JOB >>
Can you transcribe every line exactly and leave the pictures behind?

DATA SHOWN >>
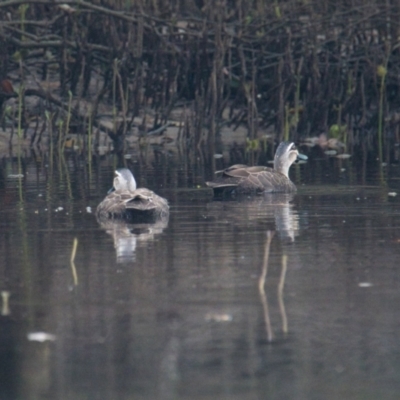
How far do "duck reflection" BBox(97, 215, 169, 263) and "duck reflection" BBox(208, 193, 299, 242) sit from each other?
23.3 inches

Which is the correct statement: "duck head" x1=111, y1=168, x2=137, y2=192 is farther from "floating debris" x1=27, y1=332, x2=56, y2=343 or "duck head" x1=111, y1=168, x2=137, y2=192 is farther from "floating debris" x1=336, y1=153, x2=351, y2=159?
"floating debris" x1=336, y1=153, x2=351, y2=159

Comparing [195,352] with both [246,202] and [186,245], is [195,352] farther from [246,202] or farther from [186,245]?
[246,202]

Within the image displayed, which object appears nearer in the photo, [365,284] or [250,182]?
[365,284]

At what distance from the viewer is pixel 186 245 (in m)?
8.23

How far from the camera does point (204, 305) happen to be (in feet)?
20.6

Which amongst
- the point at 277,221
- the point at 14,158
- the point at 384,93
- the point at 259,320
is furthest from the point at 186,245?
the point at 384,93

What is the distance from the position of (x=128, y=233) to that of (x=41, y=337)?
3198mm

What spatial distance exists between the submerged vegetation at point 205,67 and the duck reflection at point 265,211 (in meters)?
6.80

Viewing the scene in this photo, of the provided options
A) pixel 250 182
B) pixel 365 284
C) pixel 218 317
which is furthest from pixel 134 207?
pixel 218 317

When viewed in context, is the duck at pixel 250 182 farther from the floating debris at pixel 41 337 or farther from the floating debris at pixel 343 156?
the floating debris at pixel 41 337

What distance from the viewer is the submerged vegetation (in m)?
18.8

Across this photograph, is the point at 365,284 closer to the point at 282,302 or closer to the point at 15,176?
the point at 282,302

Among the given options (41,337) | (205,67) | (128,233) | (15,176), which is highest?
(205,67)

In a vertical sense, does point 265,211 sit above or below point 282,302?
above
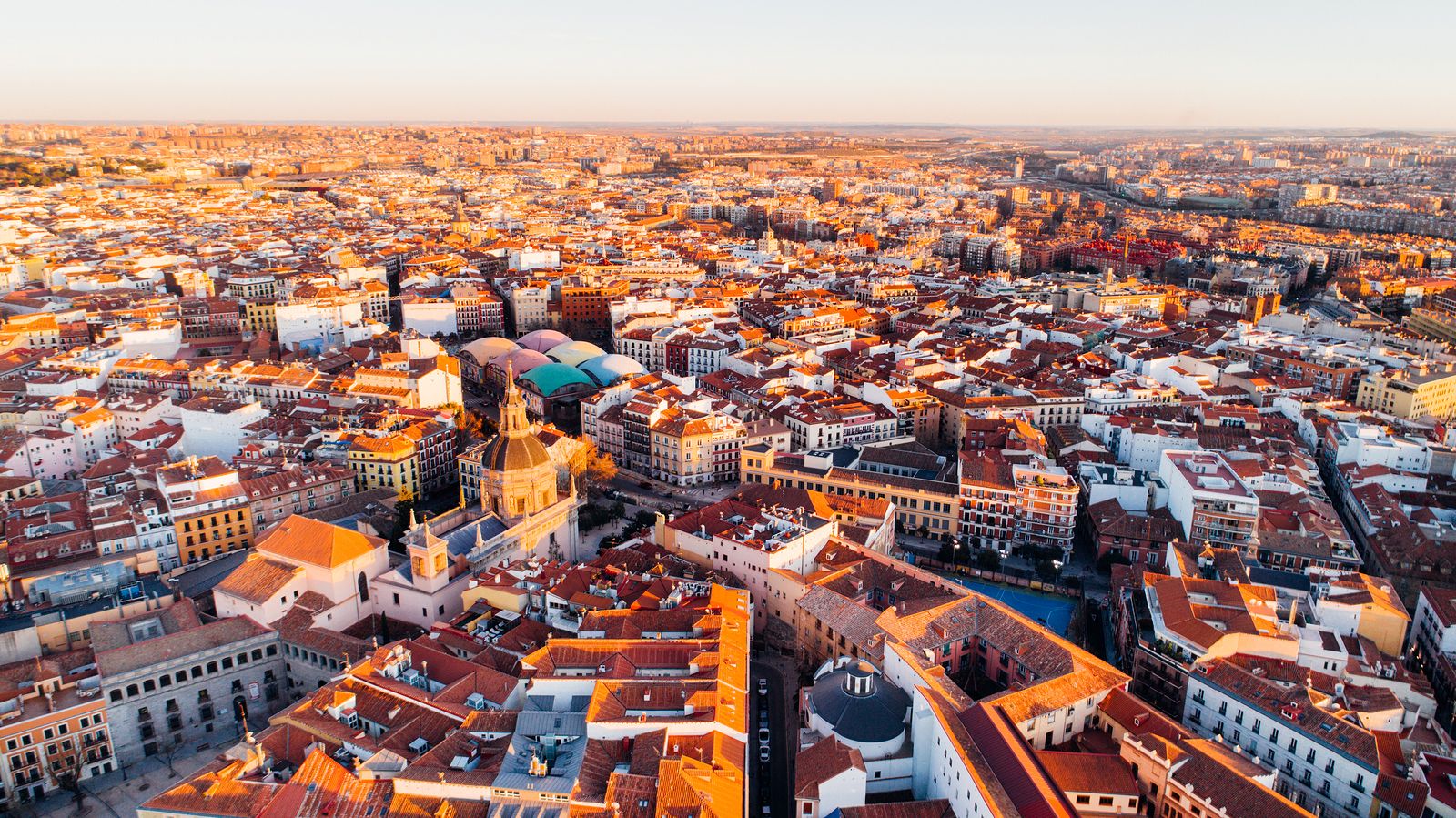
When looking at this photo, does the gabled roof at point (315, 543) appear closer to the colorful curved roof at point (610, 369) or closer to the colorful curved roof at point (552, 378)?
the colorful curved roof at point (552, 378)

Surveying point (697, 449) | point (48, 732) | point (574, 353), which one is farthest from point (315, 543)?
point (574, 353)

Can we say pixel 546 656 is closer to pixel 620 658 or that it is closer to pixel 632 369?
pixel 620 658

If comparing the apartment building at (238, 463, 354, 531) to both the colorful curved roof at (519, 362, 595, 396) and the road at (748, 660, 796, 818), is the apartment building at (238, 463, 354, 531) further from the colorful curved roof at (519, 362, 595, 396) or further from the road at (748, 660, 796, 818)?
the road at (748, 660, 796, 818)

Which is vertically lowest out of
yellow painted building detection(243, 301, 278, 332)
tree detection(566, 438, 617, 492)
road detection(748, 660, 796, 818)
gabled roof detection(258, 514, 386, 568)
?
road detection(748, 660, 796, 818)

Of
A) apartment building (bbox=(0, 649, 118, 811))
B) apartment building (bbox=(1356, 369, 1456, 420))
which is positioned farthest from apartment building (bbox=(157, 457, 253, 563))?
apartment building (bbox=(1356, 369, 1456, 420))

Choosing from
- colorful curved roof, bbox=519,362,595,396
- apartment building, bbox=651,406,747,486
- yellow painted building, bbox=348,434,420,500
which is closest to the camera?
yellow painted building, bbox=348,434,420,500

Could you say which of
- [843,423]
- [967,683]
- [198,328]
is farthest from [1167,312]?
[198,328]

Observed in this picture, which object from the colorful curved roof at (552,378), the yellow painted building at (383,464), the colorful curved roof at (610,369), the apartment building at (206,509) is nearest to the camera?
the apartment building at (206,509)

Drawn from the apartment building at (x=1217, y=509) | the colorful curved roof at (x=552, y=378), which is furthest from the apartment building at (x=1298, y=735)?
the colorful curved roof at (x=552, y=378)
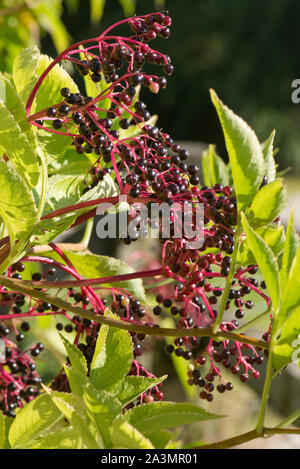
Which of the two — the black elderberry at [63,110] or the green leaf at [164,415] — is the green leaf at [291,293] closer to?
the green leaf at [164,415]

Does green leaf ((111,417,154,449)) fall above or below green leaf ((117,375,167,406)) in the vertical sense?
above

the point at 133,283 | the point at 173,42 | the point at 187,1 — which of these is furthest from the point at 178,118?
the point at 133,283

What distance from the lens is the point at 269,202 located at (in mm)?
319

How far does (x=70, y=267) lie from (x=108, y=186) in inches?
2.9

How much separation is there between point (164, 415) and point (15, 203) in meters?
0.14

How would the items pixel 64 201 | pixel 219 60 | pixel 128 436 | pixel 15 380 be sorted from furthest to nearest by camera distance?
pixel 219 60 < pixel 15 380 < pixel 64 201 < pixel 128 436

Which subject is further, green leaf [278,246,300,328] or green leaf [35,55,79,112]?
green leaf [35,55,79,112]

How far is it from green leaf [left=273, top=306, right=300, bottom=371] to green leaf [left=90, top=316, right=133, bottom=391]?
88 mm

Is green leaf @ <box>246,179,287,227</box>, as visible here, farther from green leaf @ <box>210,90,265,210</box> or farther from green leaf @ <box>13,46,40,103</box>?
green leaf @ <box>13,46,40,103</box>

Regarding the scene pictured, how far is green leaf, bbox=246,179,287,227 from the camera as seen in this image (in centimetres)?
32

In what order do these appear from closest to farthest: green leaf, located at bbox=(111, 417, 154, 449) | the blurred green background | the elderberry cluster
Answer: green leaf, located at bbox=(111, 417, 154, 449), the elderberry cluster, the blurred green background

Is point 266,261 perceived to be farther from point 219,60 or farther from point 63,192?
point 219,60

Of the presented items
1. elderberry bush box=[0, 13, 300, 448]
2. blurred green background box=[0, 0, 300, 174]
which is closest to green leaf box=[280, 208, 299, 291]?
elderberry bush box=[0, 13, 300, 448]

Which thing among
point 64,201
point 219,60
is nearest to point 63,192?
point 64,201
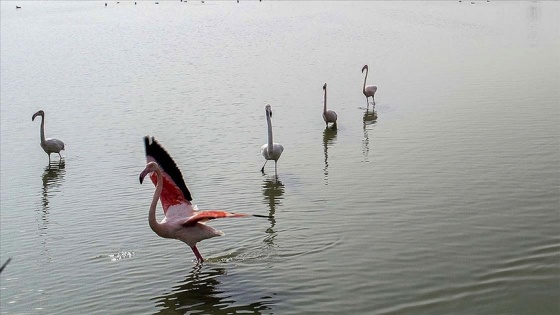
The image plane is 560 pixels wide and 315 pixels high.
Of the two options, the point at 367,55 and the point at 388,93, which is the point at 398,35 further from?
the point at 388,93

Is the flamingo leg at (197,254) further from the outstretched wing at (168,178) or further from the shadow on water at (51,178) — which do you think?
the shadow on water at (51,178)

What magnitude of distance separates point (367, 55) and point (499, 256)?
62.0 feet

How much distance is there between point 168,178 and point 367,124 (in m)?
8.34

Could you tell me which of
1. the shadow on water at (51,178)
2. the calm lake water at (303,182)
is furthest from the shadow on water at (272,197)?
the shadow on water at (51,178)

RESPONSE TO THIS EXERCISE >>
How far do "duck reflection" BBox(97, 215, 169, 263) and "duck reflection" BBox(208, 193, 299, 242) sit from each other?
23.3 inches

Which is the correct statement: "duck head" x1=111, y1=168, x2=137, y2=192 is farther from "floating debris" x1=27, y1=332, x2=56, y2=343 or "duck head" x1=111, y1=168, x2=137, y2=192 is farther from "floating debris" x1=336, y1=153, x2=351, y2=159?
"floating debris" x1=336, y1=153, x2=351, y2=159

Comparing [195,352] with both [246,202] and [186,245], is [195,352] farther from [246,202] or farther from [186,245]?
[246,202]

Within the image displayed, which object appears nearer in the photo, [365,284] or [250,182]?
[365,284]

At what distance from the viewer is pixel 186 245 (in m)?
8.23

How far from the camera does point (204, 305) happen to be (in feet)?
20.6

Which amongst
- the point at 277,221
- the point at 14,158
- the point at 384,93
- the point at 259,320
is furthest from the point at 186,245?
the point at 384,93

What is the distance from the position of (x=128, y=233) to that of (x=41, y=337)?
3198mm

What spatial distance exists between the submerged vegetation at point 205,67 and the duck reflection at point 265,211 (in meters)?
6.80

Viewing the scene in this photo, of the provided options
A) pixel 250 182
B) pixel 365 284
C) pixel 218 317
which is furthest from pixel 134 207?
pixel 218 317

When viewed in context, is the duck at pixel 250 182 farther from the floating debris at pixel 41 337 or farther from the floating debris at pixel 343 156?
the floating debris at pixel 41 337

What distance from the viewer is the submerged vegetation (in m)?
18.8

Across this photograph, is the point at 365,284 closer to the point at 282,302 or closer to the point at 15,176?
the point at 282,302

Among the given options (41,337) | (205,67) | (128,233) | (15,176), which is highest?
(205,67)

In a vertical sense, does point 265,211 sit above or below point 282,302?
above
When looking at this photo, does the gabled roof at point (315, 543) appear closer to the colorful curved roof at point (610, 369) or closer to the colorful curved roof at point (552, 378)?
the colorful curved roof at point (552, 378)

Surveying point (697, 449) | point (48, 732) | point (574, 353), which one is farthest from point (315, 543)?
point (574, 353)

Can we say pixel 546 656 is closer to pixel 620 658 or that it is closer to pixel 632 369?
pixel 620 658

If comparing the apartment building at (238, 463, 354, 531) to both the colorful curved roof at (519, 362, 595, 396) and the road at (748, 660, 796, 818), is the apartment building at (238, 463, 354, 531) further from the colorful curved roof at (519, 362, 595, 396) or further from the road at (748, 660, 796, 818)?
the road at (748, 660, 796, 818)

Which is vertically lowest out of
yellow painted building detection(243, 301, 278, 332)
tree detection(566, 438, 617, 492)
road detection(748, 660, 796, 818)
gabled roof detection(258, 514, 386, 568)
?
road detection(748, 660, 796, 818)

Of
A) apartment building (bbox=(0, 649, 118, 811))
B) apartment building (bbox=(1356, 369, 1456, 420))
which is positioned farthest from apartment building (bbox=(157, 457, 253, 563))?
apartment building (bbox=(1356, 369, 1456, 420))

Choosing from
- colorful curved roof, bbox=519,362,595,396
- apartment building, bbox=651,406,747,486
- yellow painted building, bbox=348,434,420,500
which is closest to the camera?
yellow painted building, bbox=348,434,420,500

Could you say which of
- [843,423]
- [967,683]
- [198,328]
is farthest from [1167,312]?
[198,328]

Observed in this picture, which object from the colorful curved roof at (552,378), the yellow painted building at (383,464), the colorful curved roof at (610,369), the apartment building at (206,509) is nearest to the camera?
the apartment building at (206,509)

Drawn from the apartment building at (x=1217, y=509) | the colorful curved roof at (x=552, y=378), which is furthest from the apartment building at (x=1298, y=735)?
the colorful curved roof at (x=552, y=378)
Which of the two — the black elderberry at [63,110] or the green leaf at [164,415] — is the green leaf at [291,293] closer to?
the green leaf at [164,415]

Does green leaf ((111,417,154,449)) fall above or below green leaf ((117,375,167,406)) in the vertical sense?
above

the point at 133,283 | the point at 173,42 | the point at 187,1 — which of these is furthest from the point at 178,118?
the point at 133,283

What distance from the lens is the point at 269,202 located at (in mm)?
319

How far does (x=70, y=267) lie from (x=108, y=186) in inches?
2.9

How much separation is there between point (164, 415) and point (15, 203) in meters?
0.14

How would the items pixel 64 201 | pixel 219 60 | pixel 128 436 | pixel 15 380 be sorted from furthest to nearest by camera distance?
pixel 219 60 < pixel 15 380 < pixel 64 201 < pixel 128 436

Which subject is further, green leaf [278,246,300,328] or green leaf [35,55,79,112]?
green leaf [35,55,79,112]

How far is it from green leaf [left=273, top=306, right=300, bottom=371] to green leaf [left=90, top=316, right=133, bottom=391]?
88 mm

Is green leaf @ <box>246,179,287,227</box>, as visible here, farther from green leaf @ <box>210,90,265,210</box> or farther from green leaf @ <box>13,46,40,103</box>?
green leaf @ <box>13,46,40,103</box>

Regarding the scene pictured, how far is green leaf, bbox=246,179,287,227 from the camera as seen in this image (in centimetres)?
32

In what order do these appear from closest to farthest: green leaf, located at bbox=(111, 417, 154, 449) | the blurred green background | the elderberry cluster
Answer: green leaf, located at bbox=(111, 417, 154, 449), the elderberry cluster, the blurred green background

Is point 266,261 perceived to be farther from point 219,60 or farther from point 63,192?
point 219,60

Of the presented items
1. elderberry bush box=[0, 13, 300, 448]
2. blurred green background box=[0, 0, 300, 174]
which is closest to green leaf box=[280, 208, 299, 291]?
elderberry bush box=[0, 13, 300, 448]

Which thing among
point 64,201
point 219,60
is nearest to point 63,192?
point 64,201
The image plane is 560 pixels wide and 315 pixels high.
Of the two options, the point at 367,55 and the point at 388,93, which is the point at 398,35 further from?
the point at 388,93

Is the flamingo leg at (197,254) further from the outstretched wing at (168,178) or further from the shadow on water at (51,178) — which do you think?
the shadow on water at (51,178)

What magnitude of distance separates point (367, 55) and point (499, 256)?
62.0 feet

How much distance is there between point 168,178 and point 367,124 (in m)?
8.34

Could you tell me which of
1. the shadow on water at (51,178)
2. the calm lake water at (303,182)
is furthest from the shadow on water at (272,197)?
the shadow on water at (51,178)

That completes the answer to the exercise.